But all people face this problem of sin.  We may face different types of temptation.  Something may be very tempting to one person that does not tempt another person at all.  But we all face temptation, and sin can dominate in our lives.  That is why God gave the law in the Old Testament: it showed the people their sin and need of a Savior.  It showed them that they could not measure up to the standard of God’s holiness; they needed His help.  That’s why Galatians 3:24 says, “Wherefore the law was our schoolmaster to bring us unto Christ, that we might be justified by faith.”  The law taught us our need of Christ so that we could be justified (saved from sin and its eternal punishment along with receiving eternal life in heaven with God) through faith in Christ.  The law showed us that we couldn’t earn God’s favor and that we need Christ.

But after we receive Christ, we as Christians should live differently (2 Corinthians 5:17; Ephesians 4:17-24).  God has made us into something new, and we should live according to this new life.  But we still struggle with sin, as we see every day.  Paul details his own personal struggle with sin in Romans 7.  Even after serving God faithfully for many years, he still struggled with temptation and sin.  In his mind, he wanted to be faithful to God and live rightly.  But in his flesh, he still faced the temptation for sin.  That is why Romans 7:15 says, “For that which I do I allow not: for what I would, that do I not; but what I hate, that do I.”  Paul said that at times he did the things that he knew were wrong, and he did not always do the things that he knew were right.  As a Christian, we can recognize this struggle in our own lives.  We know what is right, and in our minds we want to do it.  But our flesh and natural desires pull us the other way.  They pull us toward the sin that we know is wrong.  As God warned Cain, sin would have dominion over us.  For the Christian, this sin does not take away salvation (Romans 8:1; 1 Corinthians 3:15).  But it still is not the way that God wants us to live.

So what is the solution?  Can we overcome sin in our own strength?  The answer is no.  We cannot defeat sin in our own strength.  Just as we could not earn our righteousness and God’s favor by following the law, we cannot live rightly as Christians in our own strength.  In fact, we fall most often when we think we can handle something in our own strength (Proverbs 16:18).  Instead, we must depend on God to help us overcome temptation.  Paul sums up his struggle in Romans 7:24, which says, “O wretched man that I am! who shall deliver me from the body of this death?”  But then he gives the answer in Romans 7:25, which says, “I thank God through Jesus Christ our Lord.
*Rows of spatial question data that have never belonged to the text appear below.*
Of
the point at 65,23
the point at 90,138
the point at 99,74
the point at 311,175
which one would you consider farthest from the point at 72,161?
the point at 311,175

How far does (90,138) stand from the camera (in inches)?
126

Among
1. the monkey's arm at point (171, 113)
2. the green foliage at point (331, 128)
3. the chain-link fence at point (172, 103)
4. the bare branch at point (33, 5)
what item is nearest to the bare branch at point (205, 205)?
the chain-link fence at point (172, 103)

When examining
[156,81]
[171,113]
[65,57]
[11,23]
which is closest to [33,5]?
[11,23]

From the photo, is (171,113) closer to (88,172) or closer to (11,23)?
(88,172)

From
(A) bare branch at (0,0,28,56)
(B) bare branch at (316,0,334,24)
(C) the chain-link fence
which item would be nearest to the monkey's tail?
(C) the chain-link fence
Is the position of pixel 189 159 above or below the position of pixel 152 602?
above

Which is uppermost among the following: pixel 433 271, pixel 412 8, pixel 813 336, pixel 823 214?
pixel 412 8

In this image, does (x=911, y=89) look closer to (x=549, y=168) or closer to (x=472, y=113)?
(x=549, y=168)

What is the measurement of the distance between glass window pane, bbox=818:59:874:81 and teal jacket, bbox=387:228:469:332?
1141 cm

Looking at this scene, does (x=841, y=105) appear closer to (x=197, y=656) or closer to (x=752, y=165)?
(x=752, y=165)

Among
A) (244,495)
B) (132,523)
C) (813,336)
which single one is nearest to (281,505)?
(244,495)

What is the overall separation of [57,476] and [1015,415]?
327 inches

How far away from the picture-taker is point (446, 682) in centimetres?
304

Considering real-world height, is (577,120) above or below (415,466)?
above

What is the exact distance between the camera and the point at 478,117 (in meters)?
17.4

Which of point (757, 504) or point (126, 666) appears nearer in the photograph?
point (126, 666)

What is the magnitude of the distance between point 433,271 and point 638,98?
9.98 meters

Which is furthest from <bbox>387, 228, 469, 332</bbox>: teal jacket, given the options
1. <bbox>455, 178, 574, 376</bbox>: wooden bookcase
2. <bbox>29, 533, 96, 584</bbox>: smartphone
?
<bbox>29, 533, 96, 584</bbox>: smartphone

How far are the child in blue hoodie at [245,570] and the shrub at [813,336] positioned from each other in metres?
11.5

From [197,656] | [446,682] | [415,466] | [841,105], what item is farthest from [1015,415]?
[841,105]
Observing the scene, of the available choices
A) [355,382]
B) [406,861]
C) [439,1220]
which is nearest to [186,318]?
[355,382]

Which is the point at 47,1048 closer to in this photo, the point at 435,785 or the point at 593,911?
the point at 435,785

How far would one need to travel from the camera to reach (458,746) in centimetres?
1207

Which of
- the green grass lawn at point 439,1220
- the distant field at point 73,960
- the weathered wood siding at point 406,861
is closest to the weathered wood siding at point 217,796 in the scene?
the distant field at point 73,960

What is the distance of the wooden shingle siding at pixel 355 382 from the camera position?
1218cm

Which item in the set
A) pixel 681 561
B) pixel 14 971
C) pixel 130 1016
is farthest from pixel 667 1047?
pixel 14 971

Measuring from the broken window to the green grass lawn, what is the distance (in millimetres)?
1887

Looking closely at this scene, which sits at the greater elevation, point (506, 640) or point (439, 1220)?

So then with the mind I myself serve the law of God; but with the flesh the law of sin.”  God is the One who can help us overcome sin.  As James Montgomery Boice said, “If we would master sin, we must first be mastered by Him who mastered it.  We must be the Master’s.”  Jesus Christ is the One who lived a perfect life on earth, fulfilling the Old Testament Law (Hebrews 4:15; 7:26-27).  He is the One who has mastered sin.  So if we are to overcome temptation in our lives, then we must be controlled by God, as Paul says in the end of Romans 7.  Romans 8:3-4 says, “For what the law could not do, in that it was weak through the flesh, God sending his own Son in the likeness of sinful flesh, and for sin, condemned sin in the flesh: That the righteousness of the law might be fulfilled in us, who walk not after the flesh, but after the Spirit.”  Christ conquered and condemned sin in the flesh, and now we should walk after the Spirit, not after the flesh.  We must depend on the Holy Spirit, following His guidance, in order to live the way that God wants us to.  As Christians, we will face temptation and sin for the rest of our lives.  But God has also given us the Holy Spirit to help us through the temptation.